Erin moaned, distracting him, and Dreyk watched with interest as Rafe moved her off his torso and propped her up on her hands and knees in front of him. The Mardu spanked her hard, several times, and Erin bowed her head and groaned with pleasure, her pheromones reaching Dreyk even up in the tree. No, now was definitely not the time to be worrying about Blue Rim, not with two beautiful forms engaging in the carnality of pain and pleasure.

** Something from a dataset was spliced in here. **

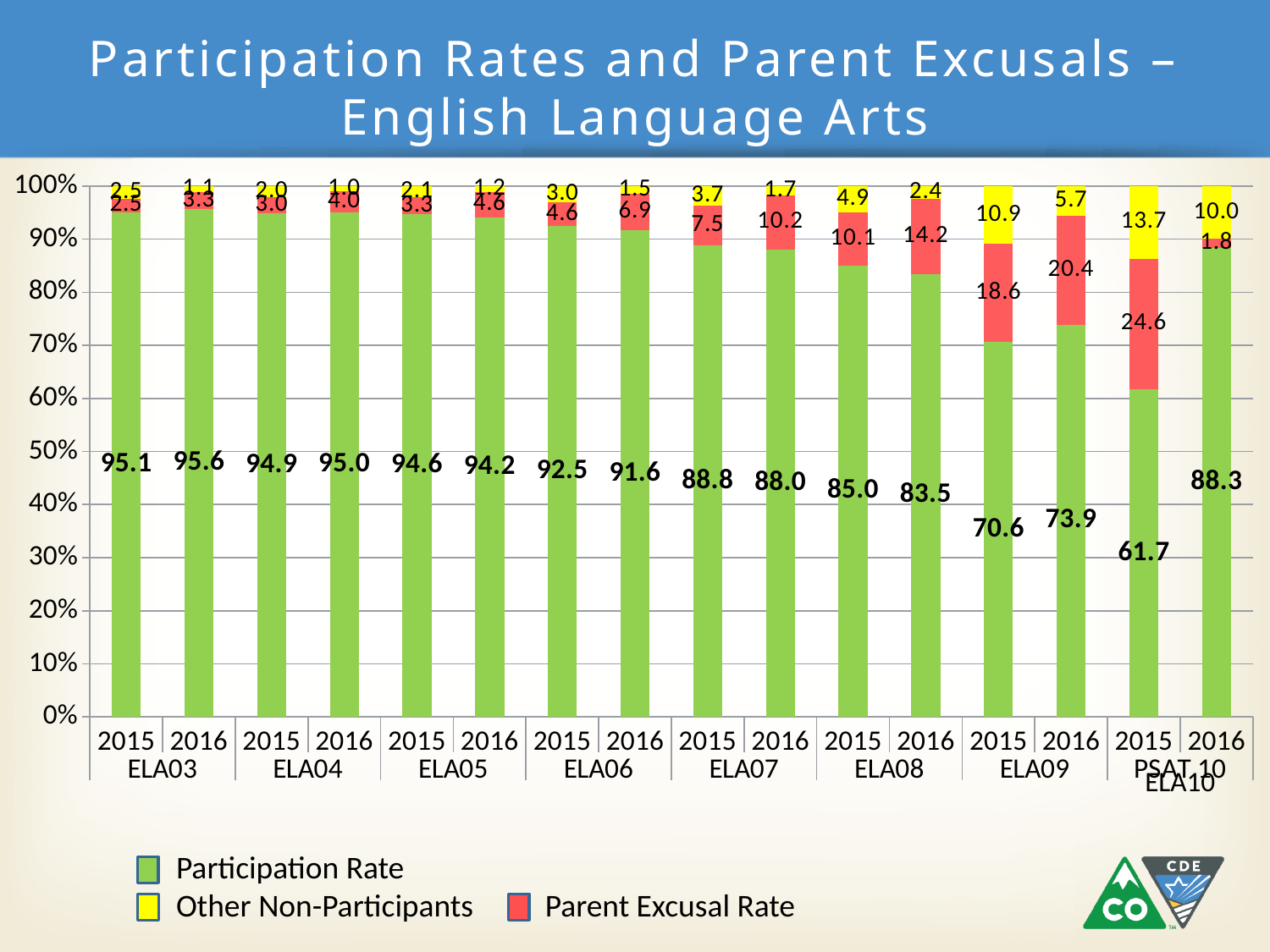
What is the Other Non-Participants value for 2016 ELA07? 1.7 What is the Participation Rate for 2016 ELA09? 73.9 Which bar has the highest Participation Rate? 2016 ELA03 What is the Parent Excusal Rate for 2015 ELA08? 10.1 Does the 2015 Participation Rate rise or fall from ELA03 to ELA09? Fall What is the difference in Parent Excusal Rate between 2016 ELA08 and 2015 ELA08? 4.1 What is the difference in Participation Rate between 2016 ELA09 and 2015 ELA09? 3.3 What is the Parent Excusal Rate for 2015 ELA09? 18.6 What kind of chart is shown on the slide? Stacked bar chart How many series does the legend list? 3 Is the Parent Excusal Rate for 2016 ELA06 larger or smaller than for 2016 ELA05? larger Which of the two ELA09 bars has the higher Parent Excusal Rate? 2016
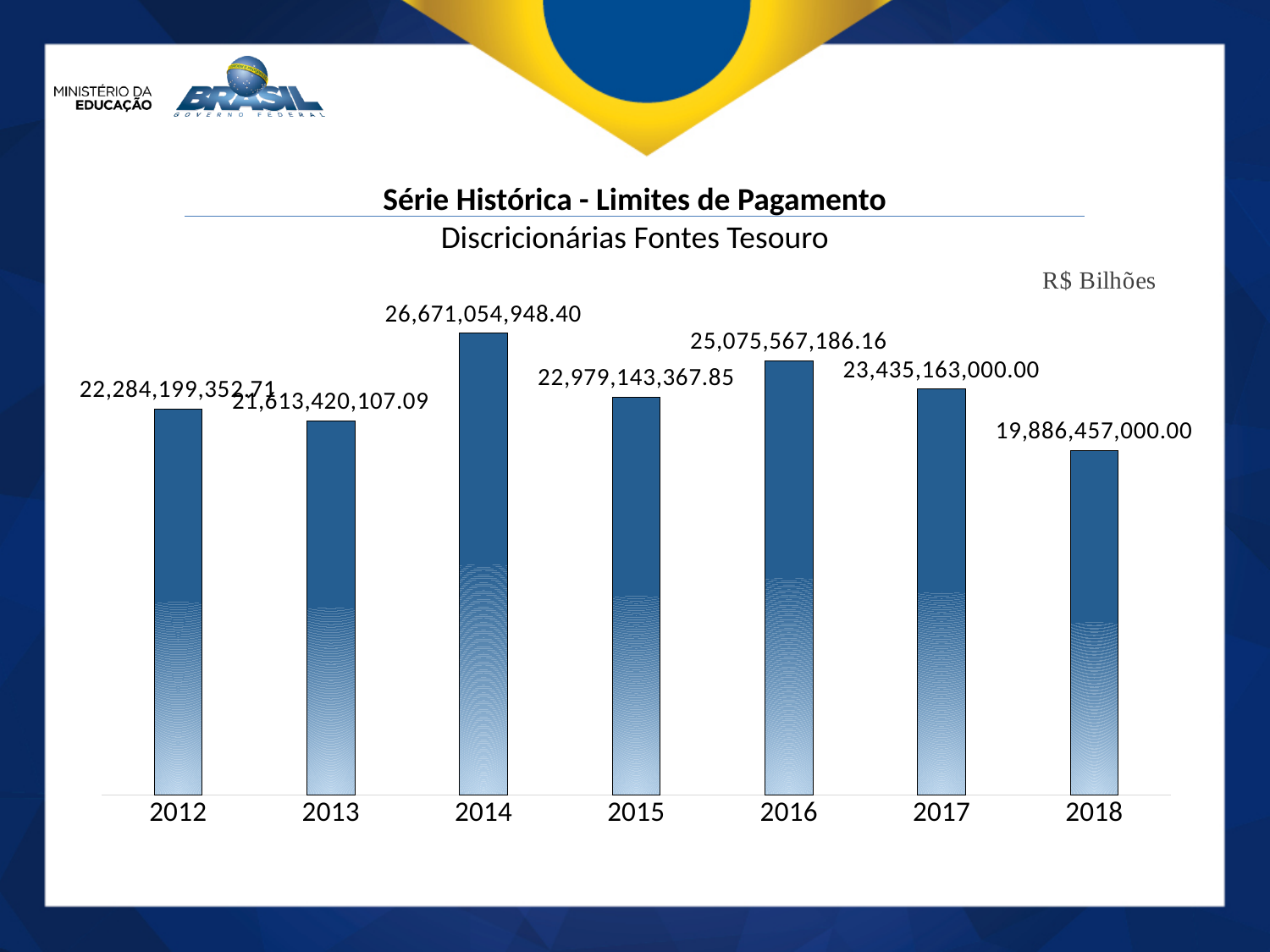
Which year has the lowest value? 2018 What is the value for 2017? 23,435,163,000.00 What is the difference between the values for 2017 and 2018? 3,548,706,000.00 What is the difference between the values for 2014 and 2018? 6,784,597,948.40 What is the value for 2016? 25,075,567,186.16 Which is larger, the value for 2016 or the value for 2015? 2016 How many years are shown on the x axis? 7 What is the value for 2018? 19,886,457,000.00 Which year has the highest value? 2014 What is the value for 2014? 26,671,054,948.40 Do the values rise or fall from 2016 to 2018? fall What kind of chart is this? bar chart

Dreyk rubbed his rock-hard cock, amused and aroused at Rafe’s prowess. Though the decent thing would have been to give the couple their privacy, Dreyk had never claimed to be anything approaching respectable. He wanted to watch, to see if the Mardu lived up to his reputation, and to see if Erin would live up to the promise of her incredible beauty.
By the way Erin continued to shiver under her lover’s touch, Dreyk figured he was in for quite a show.
Erin kept her head down as she knelt, undone by Rafe’s selfless promise. He couldn’t really want to help her, could he? Because hope was all that had carried her this far in life, a desire for freedom and justice, and the ability to find her own happiness.